┌─ Texte extrait

L’Union Européenne est actuellement engagée dans la rédaction de règlements et la révision de plusieurs directives dans le domaine de l’eau. Ce processus législatif va orienter pour les 30 ans à venir non seulement la politique de l’eau en Europe mais aussi celle de l’agriculture, de l’environnement et du climat. Or, le législateur est confronté à un défi inattendu et dont il a du mal aujourd’hui à évaluer l’ampleur : les micro-polluants émergents, et particulièrement les microplastiques.
D’OÙ VIENNENT-ILS ?
Les microplastiques ont une origine soit primaire, soit secondaire. Les microplastiques primaires sont des composants de produits utilisés en agriculture, en cosmétique, en pharmacie, en construction, en peinture, en agroalimentaire… Les microplastiques secondaires sont le résultat de la dégradation de déchets plastiques, d’emballages, de pneus, de vêtements… Cette dégradation mécanique, physico-chimique et même biologique libère non seulement des microplastiques mais aussi du carbone organique dissous (COD). Une étude de l’Institut méditerranéen d’océanographie et de l’Ifremer montre que les additifs plastiques comme les phtalates constituent une fraction importante de la pollution par le COD.

└─
┌─ Données fournies

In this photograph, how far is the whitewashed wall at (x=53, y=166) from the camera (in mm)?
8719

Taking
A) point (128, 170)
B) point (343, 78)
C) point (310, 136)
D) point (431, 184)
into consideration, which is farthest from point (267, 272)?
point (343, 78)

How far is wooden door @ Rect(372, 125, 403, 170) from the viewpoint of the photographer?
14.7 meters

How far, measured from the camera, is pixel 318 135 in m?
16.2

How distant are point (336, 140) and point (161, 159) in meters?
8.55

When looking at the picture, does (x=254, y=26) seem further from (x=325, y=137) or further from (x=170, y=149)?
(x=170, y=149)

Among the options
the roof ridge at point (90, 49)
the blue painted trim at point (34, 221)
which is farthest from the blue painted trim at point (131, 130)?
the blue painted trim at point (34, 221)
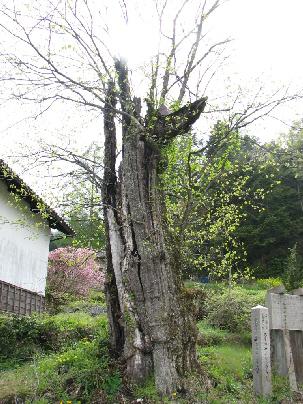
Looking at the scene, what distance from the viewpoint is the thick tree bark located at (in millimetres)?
7383

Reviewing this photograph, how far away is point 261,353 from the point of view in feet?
23.7

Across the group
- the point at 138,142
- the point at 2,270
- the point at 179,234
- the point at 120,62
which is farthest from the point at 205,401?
the point at 2,270

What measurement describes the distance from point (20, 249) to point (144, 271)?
→ 10.6m

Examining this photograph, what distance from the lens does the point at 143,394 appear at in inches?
278

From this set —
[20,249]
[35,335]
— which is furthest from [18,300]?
[35,335]

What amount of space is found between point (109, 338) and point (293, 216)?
3099 centimetres

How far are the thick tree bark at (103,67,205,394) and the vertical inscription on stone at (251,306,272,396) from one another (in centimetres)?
105

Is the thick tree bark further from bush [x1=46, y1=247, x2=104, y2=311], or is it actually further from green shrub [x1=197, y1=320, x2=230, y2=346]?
bush [x1=46, y1=247, x2=104, y2=311]

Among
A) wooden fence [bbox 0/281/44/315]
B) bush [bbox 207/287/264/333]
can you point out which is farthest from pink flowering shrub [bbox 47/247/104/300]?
bush [bbox 207/287/264/333]

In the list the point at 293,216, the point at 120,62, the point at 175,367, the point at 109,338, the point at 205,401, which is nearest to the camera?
the point at 205,401

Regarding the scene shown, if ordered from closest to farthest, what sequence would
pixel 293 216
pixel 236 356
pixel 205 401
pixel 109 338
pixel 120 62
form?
pixel 205 401 → pixel 109 338 → pixel 120 62 → pixel 236 356 → pixel 293 216

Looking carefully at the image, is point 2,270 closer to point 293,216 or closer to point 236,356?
point 236,356

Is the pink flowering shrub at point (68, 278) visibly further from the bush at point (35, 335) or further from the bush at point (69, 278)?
the bush at point (35, 335)

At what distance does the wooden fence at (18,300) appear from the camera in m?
15.6
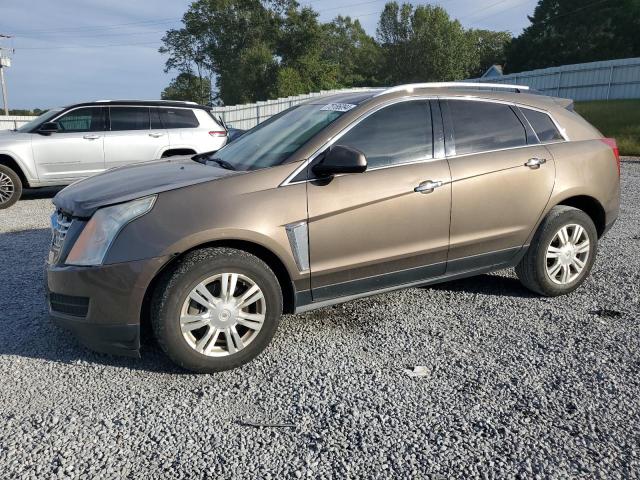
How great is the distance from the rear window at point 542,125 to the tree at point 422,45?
65.6 m

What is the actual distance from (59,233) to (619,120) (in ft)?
63.8

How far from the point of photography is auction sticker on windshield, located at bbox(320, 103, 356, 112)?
375 centimetres

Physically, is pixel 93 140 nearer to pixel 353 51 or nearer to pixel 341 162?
pixel 341 162

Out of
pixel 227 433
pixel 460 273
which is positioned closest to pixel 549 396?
pixel 460 273

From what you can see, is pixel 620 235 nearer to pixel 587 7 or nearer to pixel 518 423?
pixel 518 423

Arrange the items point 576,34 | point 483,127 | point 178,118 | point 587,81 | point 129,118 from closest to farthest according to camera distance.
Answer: point 483,127
point 129,118
point 178,118
point 587,81
point 576,34

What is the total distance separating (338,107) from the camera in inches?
152

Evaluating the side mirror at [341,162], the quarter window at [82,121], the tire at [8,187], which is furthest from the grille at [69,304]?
the quarter window at [82,121]

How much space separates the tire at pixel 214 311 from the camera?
10.1 ft

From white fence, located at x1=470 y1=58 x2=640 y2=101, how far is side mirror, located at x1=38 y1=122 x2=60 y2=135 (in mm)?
21718

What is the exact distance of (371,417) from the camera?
2760mm

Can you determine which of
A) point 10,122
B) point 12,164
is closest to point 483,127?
point 12,164

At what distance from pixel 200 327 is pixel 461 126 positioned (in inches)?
94.4

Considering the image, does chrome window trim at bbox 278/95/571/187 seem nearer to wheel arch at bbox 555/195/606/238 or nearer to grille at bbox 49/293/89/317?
wheel arch at bbox 555/195/606/238
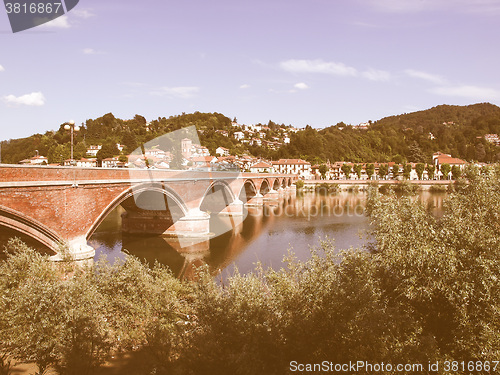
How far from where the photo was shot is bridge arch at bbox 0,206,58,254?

└─

Questions —
(a) D'après le texte sur les microplastiques, que libère la dégradation des déchets plastiques en plus des microplastiques ?
(b) Poursuivez le texte sur les microplastiques dans l'eau en reprenant après sa dernière phrase.
La liste provient d'une autre source que le texte.

Réponses —
(a) Du carbone organique dissous (COD).

(b)
Plusieurs études récentes ont montré que les microplastiques étaient présents dans les eaux superficielles et souterraines utilisées pour la production d’eau potable, les eaux usées traitées et les boues résiduelles à la sortie des stations d’épuration, les eaux littorales et le fond des océans, mais aussi dans l’eau du robinet et l’eau en bouteille. Les microplastiques sont ingérés par de nombreux organismes vivants et se retrouvent dans l’ensemble de la chaîne alimentaire. Il faudra bien en tenir compte dans la révision des directives eau potable, traitement des eaux usées urbaines, dans le futur règlement sur les exigences minimales pour la réutilisation de l'eau, pour ne citer que ceux-là.
L’Union Européenne a du pain sur la planche. Elle doit convaincre les Etats membres d’adopter rapidement une définition unique et cohérente des microplastiques. Il faut également mettre au point des techniques fiables et bon marché pour détecter la présence de microplastiques et pour les éliminer pendant la potabilisation et l’épuration. A partir de là, les scientifiques devraient pouvoir déterminer la toxicité et la rémanence des microplastiques dans l’environnement beaucoup plus précisément qu’actuellement, et enfin le législateur devrait pouvoir adopter les mesures qui s’imposent. Nous en sommes encore loin.